• WHAT THE TASK ASKS: Can you format the record lines from the one containing "Of the options" through the one containing "18.0 meters" as a Markdown table with the columns Number and Record line, numbering each row, skipping blank lines, and leaving out the pictures?

• INFORMATION SUPPLIED:

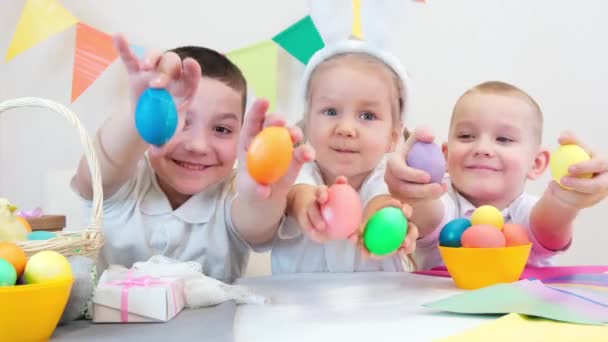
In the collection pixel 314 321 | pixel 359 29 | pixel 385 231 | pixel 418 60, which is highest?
pixel 418 60

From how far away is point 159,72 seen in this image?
0.72 m

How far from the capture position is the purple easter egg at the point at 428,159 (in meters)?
0.82

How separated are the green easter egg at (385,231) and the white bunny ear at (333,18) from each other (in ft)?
1.63

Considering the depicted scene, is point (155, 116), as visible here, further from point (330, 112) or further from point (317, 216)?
point (330, 112)

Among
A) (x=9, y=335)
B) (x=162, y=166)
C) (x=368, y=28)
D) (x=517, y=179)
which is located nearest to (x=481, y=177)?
(x=517, y=179)

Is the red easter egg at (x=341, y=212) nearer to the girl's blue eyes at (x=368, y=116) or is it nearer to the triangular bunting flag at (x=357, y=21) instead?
the girl's blue eyes at (x=368, y=116)

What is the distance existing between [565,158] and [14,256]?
70cm

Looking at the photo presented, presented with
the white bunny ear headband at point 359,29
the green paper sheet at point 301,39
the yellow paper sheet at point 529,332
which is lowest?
the yellow paper sheet at point 529,332

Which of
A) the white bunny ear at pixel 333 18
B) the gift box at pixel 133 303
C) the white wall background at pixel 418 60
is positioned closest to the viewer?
the gift box at pixel 133 303

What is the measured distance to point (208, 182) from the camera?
1.08m

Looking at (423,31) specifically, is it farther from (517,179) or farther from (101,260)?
(101,260)

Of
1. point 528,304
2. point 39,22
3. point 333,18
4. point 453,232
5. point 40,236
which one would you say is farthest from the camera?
point 39,22

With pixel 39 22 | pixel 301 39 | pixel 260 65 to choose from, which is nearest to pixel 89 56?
pixel 39 22

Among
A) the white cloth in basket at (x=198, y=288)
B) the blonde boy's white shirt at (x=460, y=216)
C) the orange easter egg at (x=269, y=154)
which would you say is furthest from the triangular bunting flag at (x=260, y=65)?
the orange easter egg at (x=269, y=154)
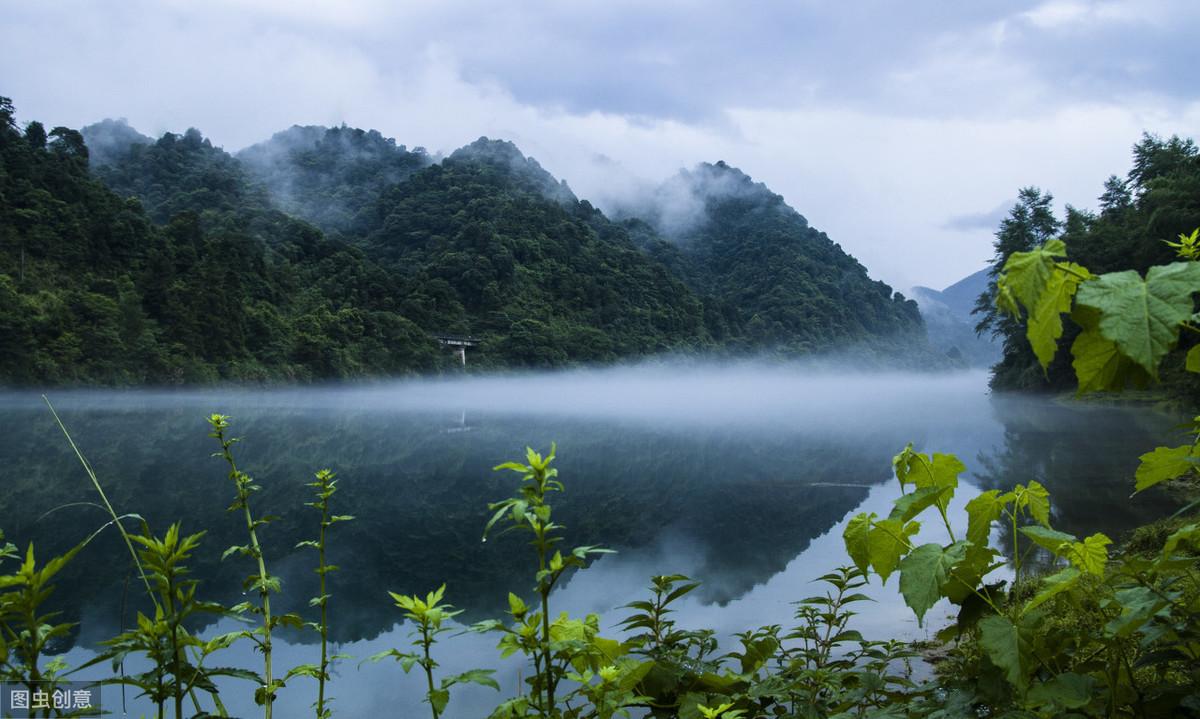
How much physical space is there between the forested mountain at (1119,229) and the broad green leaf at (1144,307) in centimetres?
1534

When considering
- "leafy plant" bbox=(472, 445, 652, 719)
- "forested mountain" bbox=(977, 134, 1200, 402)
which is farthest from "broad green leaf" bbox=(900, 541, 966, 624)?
"forested mountain" bbox=(977, 134, 1200, 402)

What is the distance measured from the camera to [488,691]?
3201 millimetres

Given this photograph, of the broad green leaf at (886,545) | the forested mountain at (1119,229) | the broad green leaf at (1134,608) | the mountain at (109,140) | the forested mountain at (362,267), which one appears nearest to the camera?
the broad green leaf at (1134,608)

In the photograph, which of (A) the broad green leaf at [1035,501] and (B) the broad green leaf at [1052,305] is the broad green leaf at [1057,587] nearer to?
Result: (A) the broad green leaf at [1035,501]

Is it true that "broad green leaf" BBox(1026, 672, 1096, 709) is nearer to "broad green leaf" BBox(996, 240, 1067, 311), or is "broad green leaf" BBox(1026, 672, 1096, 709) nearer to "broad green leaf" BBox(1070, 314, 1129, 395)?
"broad green leaf" BBox(1070, 314, 1129, 395)

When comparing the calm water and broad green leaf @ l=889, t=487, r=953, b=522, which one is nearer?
broad green leaf @ l=889, t=487, r=953, b=522

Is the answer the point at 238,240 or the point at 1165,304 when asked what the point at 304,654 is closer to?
the point at 1165,304

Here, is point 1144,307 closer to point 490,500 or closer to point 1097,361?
point 1097,361

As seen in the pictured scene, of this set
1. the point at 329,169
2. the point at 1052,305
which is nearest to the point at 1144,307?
the point at 1052,305

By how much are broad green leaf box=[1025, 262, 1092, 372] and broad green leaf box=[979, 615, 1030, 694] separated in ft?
1.51

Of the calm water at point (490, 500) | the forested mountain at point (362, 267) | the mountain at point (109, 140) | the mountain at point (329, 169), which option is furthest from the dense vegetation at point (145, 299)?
the mountain at point (109, 140)

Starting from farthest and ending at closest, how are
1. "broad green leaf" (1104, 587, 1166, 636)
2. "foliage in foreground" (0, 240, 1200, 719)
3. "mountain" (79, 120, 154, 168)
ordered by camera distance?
"mountain" (79, 120, 154, 168) < "broad green leaf" (1104, 587, 1166, 636) < "foliage in foreground" (0, 240, 1200, 719)

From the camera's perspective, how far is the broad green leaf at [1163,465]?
1135 mm

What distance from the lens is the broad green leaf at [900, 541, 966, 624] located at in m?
1.12
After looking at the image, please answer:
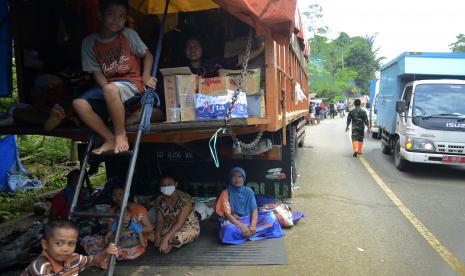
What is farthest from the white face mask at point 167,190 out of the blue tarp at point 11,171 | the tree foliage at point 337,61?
the tree foliage at point 337,61

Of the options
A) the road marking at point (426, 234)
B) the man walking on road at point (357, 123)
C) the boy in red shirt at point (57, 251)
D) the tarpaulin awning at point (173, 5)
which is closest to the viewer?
the boy in red shirt at point (57, 251)

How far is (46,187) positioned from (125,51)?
18.1 ft

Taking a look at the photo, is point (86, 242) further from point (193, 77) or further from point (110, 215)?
point (193, 77)

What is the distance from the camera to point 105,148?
131 inches

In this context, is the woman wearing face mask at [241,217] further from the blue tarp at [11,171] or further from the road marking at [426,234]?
the blue tarp at [11,171]

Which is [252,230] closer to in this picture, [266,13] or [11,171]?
A: [266,13]

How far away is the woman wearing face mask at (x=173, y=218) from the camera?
4418 millimetres

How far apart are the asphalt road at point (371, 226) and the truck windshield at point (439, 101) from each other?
128 centimetres

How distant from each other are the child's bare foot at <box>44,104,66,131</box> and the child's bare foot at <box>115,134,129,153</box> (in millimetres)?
644

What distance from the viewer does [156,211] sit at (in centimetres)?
466

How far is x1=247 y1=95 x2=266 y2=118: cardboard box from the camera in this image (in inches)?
158

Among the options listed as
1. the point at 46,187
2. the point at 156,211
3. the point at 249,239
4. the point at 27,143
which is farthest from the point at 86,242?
the point at 27,143

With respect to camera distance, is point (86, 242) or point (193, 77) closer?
point (193, 77)

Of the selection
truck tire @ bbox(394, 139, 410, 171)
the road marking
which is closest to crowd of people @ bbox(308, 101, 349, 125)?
truck tire @ bbox(394, 139, 410, 171)
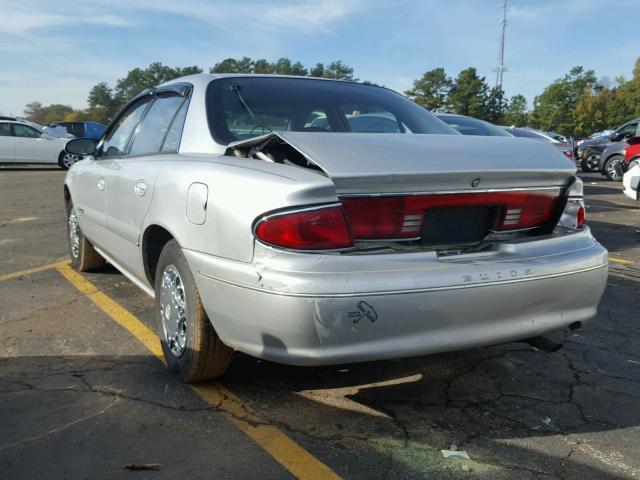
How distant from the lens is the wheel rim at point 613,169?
18.0 meters

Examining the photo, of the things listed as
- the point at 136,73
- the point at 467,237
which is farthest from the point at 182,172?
the point at 136,73

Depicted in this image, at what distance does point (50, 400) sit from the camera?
2.98 metres

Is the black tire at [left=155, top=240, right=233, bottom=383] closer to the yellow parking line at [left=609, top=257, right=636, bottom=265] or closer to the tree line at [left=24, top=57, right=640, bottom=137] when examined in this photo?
the yellow parking line at [left=609, top=257, right=636, bottom=265]

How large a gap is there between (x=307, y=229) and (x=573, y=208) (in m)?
1.48

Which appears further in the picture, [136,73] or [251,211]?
[136,73]

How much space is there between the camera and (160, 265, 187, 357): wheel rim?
309 cm

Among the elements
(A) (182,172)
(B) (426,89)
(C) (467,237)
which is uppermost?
(B) (426,89)

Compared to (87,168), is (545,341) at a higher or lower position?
lower

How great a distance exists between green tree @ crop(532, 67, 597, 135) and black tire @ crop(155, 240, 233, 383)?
69.9 metres

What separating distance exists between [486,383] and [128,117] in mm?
3204

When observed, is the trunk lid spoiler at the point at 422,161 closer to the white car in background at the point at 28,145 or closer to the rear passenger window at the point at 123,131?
Result: the rear passenger window at the point at 123,131

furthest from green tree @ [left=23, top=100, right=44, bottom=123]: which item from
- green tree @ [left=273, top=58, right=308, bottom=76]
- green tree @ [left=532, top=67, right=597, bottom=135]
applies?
green tree @ [left=532, top=67, right=597, bottom=135]

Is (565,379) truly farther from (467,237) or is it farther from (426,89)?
(426,89)

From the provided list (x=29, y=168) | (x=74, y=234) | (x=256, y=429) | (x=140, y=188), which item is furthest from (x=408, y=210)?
(x=29, y=168)
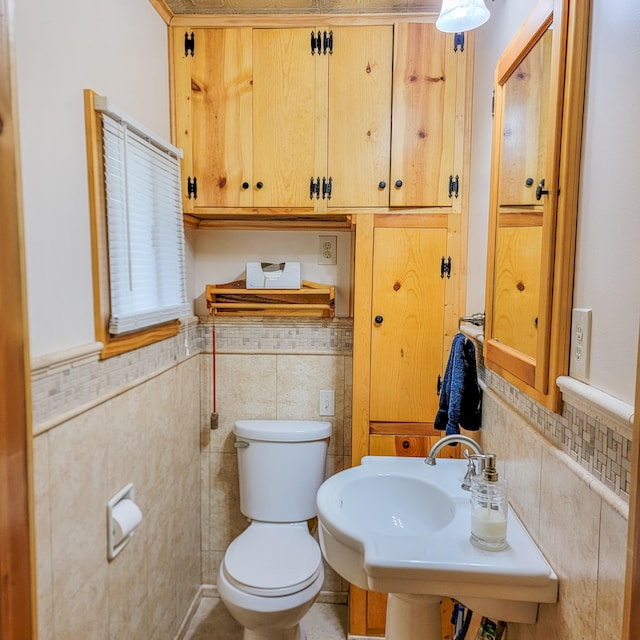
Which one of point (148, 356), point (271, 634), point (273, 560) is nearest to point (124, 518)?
point (148, 356)

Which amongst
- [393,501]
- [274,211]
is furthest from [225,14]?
[393,501]

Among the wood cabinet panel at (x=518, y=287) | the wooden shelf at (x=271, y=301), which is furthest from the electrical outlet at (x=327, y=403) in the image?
the wood cabinet panel at (x=518, y=287)

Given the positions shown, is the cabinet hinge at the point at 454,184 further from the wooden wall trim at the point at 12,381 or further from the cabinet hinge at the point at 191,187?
the wooden wall trim at the point at 12,381

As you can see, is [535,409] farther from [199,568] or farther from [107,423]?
[199,568]

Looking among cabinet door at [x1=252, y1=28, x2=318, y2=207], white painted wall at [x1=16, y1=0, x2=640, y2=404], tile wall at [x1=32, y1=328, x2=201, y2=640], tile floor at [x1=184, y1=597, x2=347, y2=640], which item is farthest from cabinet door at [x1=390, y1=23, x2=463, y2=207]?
tile floor at [x1=184, y1=597, x2=347, y2=640]

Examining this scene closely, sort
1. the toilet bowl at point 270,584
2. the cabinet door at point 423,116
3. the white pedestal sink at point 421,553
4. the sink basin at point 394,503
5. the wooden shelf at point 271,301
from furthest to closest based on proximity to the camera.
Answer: the wooden shelf at point 271,301, the cabinet door at point 423,116, the toilet bowl at point 270,584, the sink basin at point 394,503, the white pedestal sink at point 421,553

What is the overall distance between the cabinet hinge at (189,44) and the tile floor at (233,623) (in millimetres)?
2462

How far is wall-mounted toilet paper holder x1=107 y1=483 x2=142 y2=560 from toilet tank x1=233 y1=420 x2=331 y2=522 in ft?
2.12

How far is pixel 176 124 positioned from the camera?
5.93 feet

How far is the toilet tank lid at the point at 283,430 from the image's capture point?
75.4 inches

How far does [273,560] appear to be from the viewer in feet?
5.41

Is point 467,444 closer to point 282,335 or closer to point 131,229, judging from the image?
point 282,335

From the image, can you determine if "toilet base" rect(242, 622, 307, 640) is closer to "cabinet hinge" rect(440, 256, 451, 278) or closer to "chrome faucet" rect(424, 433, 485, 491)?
"chrome faucet" rect(424, 433, 485, 491)

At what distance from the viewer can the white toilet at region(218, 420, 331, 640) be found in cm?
152
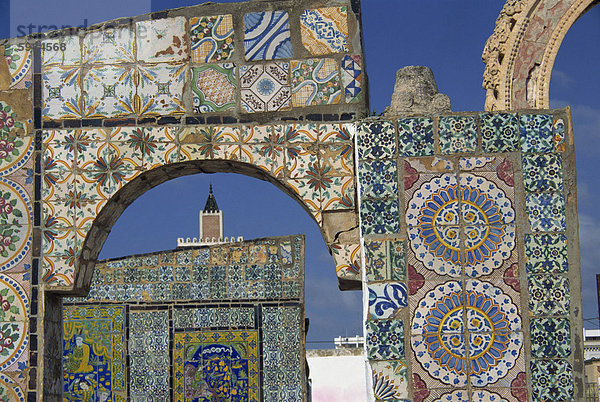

• SOLUTION FOR THIS TASK:
| Number | Record line |
|---|---|
| 1 | Of the options |
| 2 | A) the road marking at point (426, 234) |
| 3 | B) the man walking on road at point (357, 123) |
| 4 | C) the boy in red shirt at point (57, 251) |
| 5 | D) the tarpaulin awning at point (173, 5) |
| 6 | which is closest to the viewer? |
| 7 | the boy in red shirt at point (57, 251) |
| 8 | How far is (46,187) positioned from (125,51)? |
| 9 | 18.1 ft |
| 10 | Taking a look at the photo, is point (86, 242) further from point (193, 77) or further from point (110, 215)? |
| 11 | point (193, 77) |
| 12 | What is the distance from the camera to point 105,148? |
| 13 | 131 inches |
| 14 | In this context, is the woman wearing face mask at [241,217] further from the blue tarp at [11,171] or further from the road marking at [426,234]? |
| 15 | the blue tarp at [11,171] |
| 16 | Which is [252,230] closer to in this picture, [266,13] or [11,171]? |
| 17 | A: [266,13] |
| 18 | How far away is the woman wearing face mask at (x=173, y=218) from the camera? |
| 19 | 4418 millimetres |
| 20 | How far apart are the asphalt road at point (371, 226) and the truck windshield at point (439, 101) from each other? |
| 21 | 128 centimetres |
| 22 | How distant from each other are the child's bare foot at <box>44,104,66,131</box> and the child's bare foot at <box>115,134,129,153</box> (in millimetres)? |
| 23 | 644 |
| 24 | What distance from the viewer does [156,211] sit at (in centimetres)? |
| 25 | 466 |
| 26 | How far is x1=247 y1=95 x2=266 y2=118: cardboard box from the camera in this image (in inches)? |
| 27 | 158 |
| 28 | Among the options listed as |
| 29 | 1. the point at 46,187 |
| 30 | 2. the point at 156,211 |
| 31 | 3. the point at 249,239 |
| 32 | 4. the point at 27,143 |
| 33 | which is farthest from the point at 86,242? |
| 34 | the point at 27,143 |
| 35 | With respect to camera distance, is point (86, 242) or point (193, 77) closer? |
| 36 | point (193, 77) |
| 37 | Of the selection |
| 38 | truck tire @ bbox(394, 139, 410, 171) |
| 39 | the road marking |
| 40 | which is closest to crowd of people @ bbox(308, 101, 349, 125)? |
| 41 | truck tire @ bbox(394, 139, 410, 171) |
| 42 | How distant from the lens is the wheel rim at point 613,169? |
| 43 | 18.0 meters |